WRITTEN TASK 1: List every technology that the passage on children's wearables names as a way for devices to provide tracking.
WRITTEN TASK 2: Echo the listing back line for line, with no changes.

SOURCE EXTRACT:
· · · · ·

Combining technology with accessories or clothes, wearables are a little less out there than virtual reality. Wearables have been in the news for a while thanks to Apple’s new line of watches and the renaissance of the pedometer into an array of fitness-tracking, calorie-counting, heart-rate-monitoring devices.

Aimed at four to 10-year-olds, children's wearables focus on twin concerns—safety and exercise.

One of the big pushes for wearables is the children’s market. Aimed at four to 10-year-olds (or, more accurately, their parents), children's wearables focus on twin concerns—safety and exercise. In other words, they can track your kids’ whereabouts and whether they’re getting their heart rates up throughout the day.

Some of these devices make fitness into a game, letting parents send challenges (or words of encouragement) to their kids’ wrists, from wiggling and hopping to riding a bike. Others also use cell coverage, Bluetooth or GPS to provide tracking—long-range (e.g. out in the neighbourhood or with friends) or immediate (e.g. in the mall or amusement park crowd).

· · · · ·

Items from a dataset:
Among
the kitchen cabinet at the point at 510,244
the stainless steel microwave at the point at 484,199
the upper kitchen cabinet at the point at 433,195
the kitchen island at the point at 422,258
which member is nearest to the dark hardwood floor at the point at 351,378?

· · · · ·

EXERCISE OUTPUT 1: Cell coverage, Bluetooth, and GPS.

EXERCISE OUTPUT 2:
Among
the kitchen cabinet at the point at 510,244
the stainless steel microwave at the point at 484,199
the upper kitchen cabinet at the point at 433,195
the kitchen island at the point at 422,258
which member is nearest to the dark hardwood floor at the point at 351,378?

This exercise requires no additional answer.